I'd write more but just cause I'm awake doesn't mean my brain is!


----------



## mugglemomma23 (Jul 24, 2011)

I have always been a night owl and it is "my" time. Kids are finally quiet and I can do what ever I want now that I am looking at life as a single momma. I can talk on the phone to night owl friends, read, internet surf, whatever. I try to turn in by 2 am but even then sometimes have a hard time sleeping.


----------



## Liss86 (Nov 2, 2009)

Oh my gosh this is me and it only gets worse when I am pregnant. I am struggle to wake up in the morning then am awake for 2-3 hours then am in tired until about six and get a second wind until 7-9 ish but can't bring myself to go to sleep on the chance my darling toddler is asleep for fear she'll smell me lol and then never can fall asleep. I agree with pp it's my time. But I must admit. I, too, have always been a night owl. I am just more tired since I have become a mom.

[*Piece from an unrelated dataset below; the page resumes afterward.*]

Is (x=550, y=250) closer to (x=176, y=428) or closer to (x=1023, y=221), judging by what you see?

Thank you for starting this.


----------



## triana1326 (Aug 8, 2007)

I'm in! I am a total night owl to begin with, throw in the wonderful draw of quiet alone time and a touch of insomnia...and I'm up until 5am most nights. Luckily for me, my husband (most days anyways) doesn't work until 1pm, so I can sleep until noon. Some weeks though I get on average 3-4 hours of sleep a night. I know i should go ot bed earlier, but I just enjoy being alone and not having anyone demand things of me sooooooo much!

I love the late night...


----------